Not like Python2 to Python3 where it has to mostly be all or nothing.


> That was me in a parallel thread. Java and JavaScript internally use UTF-16 encoding. I also mentioned C, which treats strings as byte arrays, and C++, which supports C strings as well as introducing a string class that is still just byte arrays.

C and C++ doesn't really have Unicode support, and most C and C++ applications don't support unicode. There are libraries that you need to use to get this kind of support.

> Has Go ever broken backwards compatibility? Let me clarify my second argument: if you are going to break backwards compatibility, you should do so in a minimal way that eases the pain of migration. The Python maintainers decided that breaking backwards compatibility meant throwing in the kitchen sink, succumbing to second system effect, and essentially forking the language for over a decade. The migration from Ruby 1.8 to 1.9 was less painful, though in fairness I suppose the migration from Perl 5 to Perl 6 was even more painful.

Go is only 10 years old Python is 31. And in fact it had some breaking changes for example in 1.4, 1.12. Those are easy to fix since they would show up during compilation. Python is a dynamic language and unless you use something like mypy you don't have that luxury.

Going back to python, what was broken in Python 2 is that str type could represent both text and bytes, and the difficulty was that most Python 2 applications are broken (yes they worked fine with ascii text but broke in interesting ways whenever unicode was used. You might say, so what, why should I care if I don't use Unicode. The problem was that mixing these two types and implicit casting that python 2 did made it extremely hard to write correct code even when you know what you're doing. With python 3 is no effort.

There is a good write up by one of Python developers why python 3 was necessary[1].

[1] https://snarky.ca/why-python-3-exists/


> Going back to python, what was broken in Python 2 is that str type could represent both text and bytes...

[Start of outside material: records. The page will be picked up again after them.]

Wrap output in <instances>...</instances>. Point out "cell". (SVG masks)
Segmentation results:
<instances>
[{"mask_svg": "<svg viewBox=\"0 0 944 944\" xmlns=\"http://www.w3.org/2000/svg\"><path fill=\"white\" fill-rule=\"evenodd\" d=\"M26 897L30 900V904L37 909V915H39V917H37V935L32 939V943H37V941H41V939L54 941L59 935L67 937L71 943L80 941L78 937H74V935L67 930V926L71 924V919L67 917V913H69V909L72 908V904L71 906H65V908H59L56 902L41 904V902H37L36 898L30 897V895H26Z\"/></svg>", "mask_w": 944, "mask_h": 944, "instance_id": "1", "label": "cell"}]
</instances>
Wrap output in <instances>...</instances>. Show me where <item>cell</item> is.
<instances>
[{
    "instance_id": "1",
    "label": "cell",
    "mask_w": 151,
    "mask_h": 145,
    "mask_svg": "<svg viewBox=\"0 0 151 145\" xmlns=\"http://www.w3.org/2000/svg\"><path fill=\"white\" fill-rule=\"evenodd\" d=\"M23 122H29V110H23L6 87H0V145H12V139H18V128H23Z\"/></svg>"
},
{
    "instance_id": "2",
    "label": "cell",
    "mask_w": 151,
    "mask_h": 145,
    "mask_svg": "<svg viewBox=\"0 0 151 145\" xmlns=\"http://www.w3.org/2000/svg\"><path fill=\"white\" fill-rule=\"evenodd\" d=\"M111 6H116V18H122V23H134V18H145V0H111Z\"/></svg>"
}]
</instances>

You know, it’s astounding to me that you managed to quote my entire point and still didn’t even bother to acknowledge it, let alone respond to it.

If they had to break backwards compatibility to fix string encoding, that’s fine and I get it. That doesn’t explain or justify breaking backwards compatibility in a dozen additional ways that have nothing to do with string encoding.

Are you going to address that point or just go on another irrelevant tangent?


There is no migration from Perl 5 to Perl 6, but mainly because Perl 6 has been renamed to Raku (https://raku.org using the #rakulang tag on social media).

That being sad, you can integrate Perl code in Raku (using the Inline::Perl5 module), and vice-versa.